** CONSIGNE ÉCRITE **
D'après l'article, quel chemin faut-il suivre sur l'iPhone pour choisir les appareils qui peuvent recevoir les messages ?

** ARTICLE **
# Message sur iCloud, je suis perdu



## djayhh (17 Février 2022)

Salut ! 

J'essaie de comprendre le système de fonctionnement de la synchronisation des messages sur iCloud et entre différents appareils et, plus je prends des informations et plus je suis perdu. 

J'ai un iPhone sur lequel j'ai activé iMessage et sur lequel il y a la synchronisation des messages sur iCloud.  
J'ai un MacBook et un vieil iPhone me servant d'iPod sur lesquels j'ai également activé message et que j'ai synchronisé sur mon compte iCloud. 

Si j'ai bien compris, l'activation de la synchronisation des messages sur iCloud (Réglages > iCloud) permet la sauvegarde des messages dans le cloud en cas de ré-initialisation du téléphone et n'affecte pas la synchronisation des messages entre mes différents appareils. 

Par contre, sur mon MacBook, quand je désactive "Message sur iCloud" je continue à recevoir les iMessage. Normal ? 

Si quelqu'un peut m'aider à comprendre, merci.


----------



## kasimodem (18 Février 2022)

Bonjour,

Pour choisir quels appareils peuvent recevoir les messages, sur l'iPhone il faut aller dans Réglages / Messages / Transfert de SMS.


----------

Lignes de données de questions spatiales
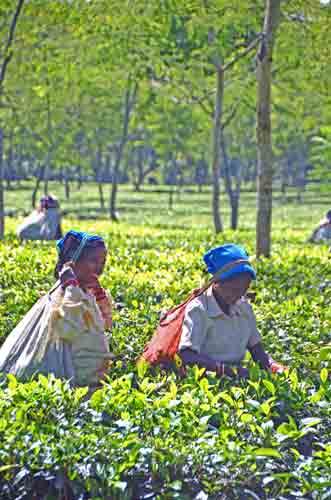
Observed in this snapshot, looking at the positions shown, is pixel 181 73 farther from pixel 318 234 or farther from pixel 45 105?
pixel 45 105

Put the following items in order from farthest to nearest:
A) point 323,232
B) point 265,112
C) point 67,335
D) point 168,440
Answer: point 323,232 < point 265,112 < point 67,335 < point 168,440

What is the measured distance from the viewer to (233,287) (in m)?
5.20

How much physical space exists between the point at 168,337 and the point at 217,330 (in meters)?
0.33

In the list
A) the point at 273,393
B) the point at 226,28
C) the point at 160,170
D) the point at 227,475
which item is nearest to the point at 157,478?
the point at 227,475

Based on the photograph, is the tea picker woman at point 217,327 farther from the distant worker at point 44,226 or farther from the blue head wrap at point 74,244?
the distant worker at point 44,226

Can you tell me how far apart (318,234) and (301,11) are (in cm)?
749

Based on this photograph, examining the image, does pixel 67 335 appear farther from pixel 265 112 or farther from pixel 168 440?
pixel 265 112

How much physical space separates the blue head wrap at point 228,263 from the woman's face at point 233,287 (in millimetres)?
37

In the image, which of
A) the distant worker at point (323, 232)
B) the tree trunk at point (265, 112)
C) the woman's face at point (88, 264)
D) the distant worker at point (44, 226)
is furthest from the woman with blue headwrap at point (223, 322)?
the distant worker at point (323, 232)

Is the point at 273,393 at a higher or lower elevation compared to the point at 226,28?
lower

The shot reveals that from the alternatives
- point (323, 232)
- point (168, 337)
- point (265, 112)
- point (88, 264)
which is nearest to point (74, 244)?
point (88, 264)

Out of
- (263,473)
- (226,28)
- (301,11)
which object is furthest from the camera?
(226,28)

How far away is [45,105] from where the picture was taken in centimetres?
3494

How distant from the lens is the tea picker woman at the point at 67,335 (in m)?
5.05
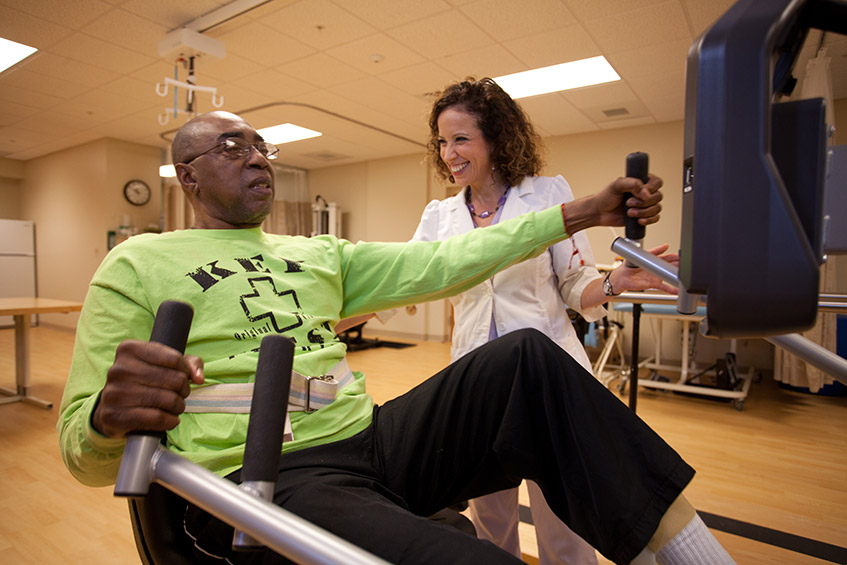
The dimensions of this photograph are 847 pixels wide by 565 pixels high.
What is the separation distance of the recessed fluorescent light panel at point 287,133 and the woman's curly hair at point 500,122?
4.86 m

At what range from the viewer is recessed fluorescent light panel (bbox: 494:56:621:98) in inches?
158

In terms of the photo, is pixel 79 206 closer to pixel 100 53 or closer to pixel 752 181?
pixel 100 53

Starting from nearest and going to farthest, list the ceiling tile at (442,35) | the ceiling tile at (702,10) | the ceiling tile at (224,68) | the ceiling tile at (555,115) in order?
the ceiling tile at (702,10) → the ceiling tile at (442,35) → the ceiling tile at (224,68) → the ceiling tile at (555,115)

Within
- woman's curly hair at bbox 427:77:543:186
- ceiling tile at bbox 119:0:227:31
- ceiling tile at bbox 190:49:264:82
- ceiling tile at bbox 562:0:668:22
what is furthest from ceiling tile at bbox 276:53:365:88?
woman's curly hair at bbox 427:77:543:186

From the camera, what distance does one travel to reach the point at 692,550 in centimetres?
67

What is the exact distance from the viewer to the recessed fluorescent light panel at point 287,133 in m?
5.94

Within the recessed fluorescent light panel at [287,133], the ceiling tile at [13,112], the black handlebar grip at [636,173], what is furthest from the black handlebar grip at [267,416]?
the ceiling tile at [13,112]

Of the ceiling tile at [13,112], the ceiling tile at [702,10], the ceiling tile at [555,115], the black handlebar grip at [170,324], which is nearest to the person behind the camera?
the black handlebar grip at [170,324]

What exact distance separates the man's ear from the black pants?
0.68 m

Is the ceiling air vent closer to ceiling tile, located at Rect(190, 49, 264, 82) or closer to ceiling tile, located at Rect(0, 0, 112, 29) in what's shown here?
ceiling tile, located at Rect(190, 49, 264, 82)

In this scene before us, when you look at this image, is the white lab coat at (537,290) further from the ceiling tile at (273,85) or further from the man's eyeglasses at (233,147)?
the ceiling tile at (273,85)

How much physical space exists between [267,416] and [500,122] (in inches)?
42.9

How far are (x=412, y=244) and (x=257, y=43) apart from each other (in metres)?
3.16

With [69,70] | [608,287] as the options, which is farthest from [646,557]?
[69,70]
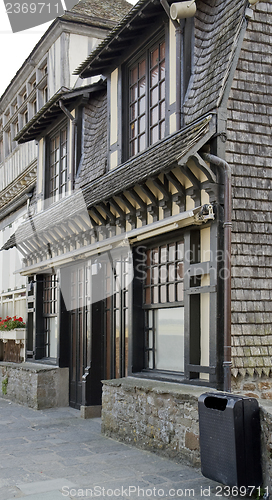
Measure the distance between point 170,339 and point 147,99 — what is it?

** RÉPONSE PRODUITE **
Il faut aller dans Réglages / Messages / Transfert de SMS.